Seorang security berdiri di depan pintu sambil mengarahkan telunjuk ke aku dan aku pun mengarahkan telunjuk kiriku padanya.
“Dik Tessa..?” Seru security itu.
“Mas Sari..?” Kataku.
Sintha yang melihat kejadian itu langsung berhenti menarikku dan melepaskan tangan kananku karena kaget. Dia celingukan, bingung.
Aku dan mas Sari saling tersenyum, belum sempat mengucapkan kata-kata lainnya, Sintha langsung memegang tanganku kembali dan menarikku ke ruang kelas. Sebenarnya aku sendiri juga shock, ga nyangka banget setelah lama ga ketemu, ehh ketemu lagi di kampus dan dia berseragam security.
“Kamu kenal security itu? Kok bisa? Dia yang aku maksud ganteng tadi.” Kata Sintha penasaran.
“Hmmm…gimana ya, ceritanya panjang. Nanti deh aku ceritain, tuuh pak dosen udah datang!” Kataku.
Akhirnya rasa penasaran Sintha terjawab setelah aku menceritakan kisah mas Sari padanya, seusai kuliah.

Saat ini setahu aku… mas Sari sudah mempunyai istri, seorang perawat dan dia juga sudah memiliki anak. Semoga mas Sari dan keluarganya hidup bahagia. Forever and after.

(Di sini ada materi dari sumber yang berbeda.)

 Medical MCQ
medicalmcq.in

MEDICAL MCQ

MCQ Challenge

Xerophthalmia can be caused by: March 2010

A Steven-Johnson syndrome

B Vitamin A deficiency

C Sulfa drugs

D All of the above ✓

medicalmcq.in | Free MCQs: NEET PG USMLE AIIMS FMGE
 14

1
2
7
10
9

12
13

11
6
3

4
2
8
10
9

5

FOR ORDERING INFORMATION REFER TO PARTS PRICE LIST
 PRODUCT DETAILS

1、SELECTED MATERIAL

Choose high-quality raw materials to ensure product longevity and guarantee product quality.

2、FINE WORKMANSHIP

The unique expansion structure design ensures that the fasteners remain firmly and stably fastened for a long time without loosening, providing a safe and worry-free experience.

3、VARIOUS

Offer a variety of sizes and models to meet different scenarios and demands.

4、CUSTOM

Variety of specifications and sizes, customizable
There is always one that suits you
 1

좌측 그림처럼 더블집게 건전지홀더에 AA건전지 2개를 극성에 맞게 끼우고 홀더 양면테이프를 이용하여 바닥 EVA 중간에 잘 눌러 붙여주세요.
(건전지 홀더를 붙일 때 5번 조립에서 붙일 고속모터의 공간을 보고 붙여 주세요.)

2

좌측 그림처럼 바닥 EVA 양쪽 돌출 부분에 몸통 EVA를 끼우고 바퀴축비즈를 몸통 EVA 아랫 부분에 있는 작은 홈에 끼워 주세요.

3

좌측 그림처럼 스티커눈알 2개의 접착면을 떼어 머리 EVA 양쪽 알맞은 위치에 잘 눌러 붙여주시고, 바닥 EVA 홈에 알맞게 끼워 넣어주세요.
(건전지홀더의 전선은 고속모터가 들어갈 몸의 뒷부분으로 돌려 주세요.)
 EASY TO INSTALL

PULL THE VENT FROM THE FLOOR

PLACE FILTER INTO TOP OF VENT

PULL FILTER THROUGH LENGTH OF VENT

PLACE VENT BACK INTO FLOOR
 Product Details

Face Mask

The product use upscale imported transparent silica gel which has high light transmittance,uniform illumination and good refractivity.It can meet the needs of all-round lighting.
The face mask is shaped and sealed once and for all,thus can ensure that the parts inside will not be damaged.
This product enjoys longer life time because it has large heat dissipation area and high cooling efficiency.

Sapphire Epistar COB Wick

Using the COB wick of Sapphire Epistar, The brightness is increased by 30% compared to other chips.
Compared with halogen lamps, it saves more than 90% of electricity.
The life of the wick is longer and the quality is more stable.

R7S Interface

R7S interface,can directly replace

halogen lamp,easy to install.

Dari kisah nyata diatas, dapat disimpulkan bahwa :
Dunia itu sempit
Buktinya setelah lama berpisah, eh bisa ketemu lagi. Jadi ingat kisah Tito dan Via? Di Jogja kan banyak mall dan supermarket, tapi kenapa Via bisa mergokin Tito di salah satu supermarket? Benar-benar dunia ini sempit ^-^
Jodoh itu Tuhan yang ngatur
Aku dan mas Sari itu berjodoh, buktinya setelah lama berpisah akhirnya ketemu lagi. Tapi, jodoh itu bukan berarti harus bersama/ bersatu lho ya…

Nah, buat para ababil… semoga kisah ini menginspirasi kalian. Jangan karena di tolak terus jadi patah semangat, usaha teruuuss! Tapi kalo tetap ga bisa, ya udah jangan memaksa dan jangan bermusuhan (sakit hati). Tuhan sudah menciptakan manusia berpasang-pasangan. Tetap Semangat dan keep smile !!!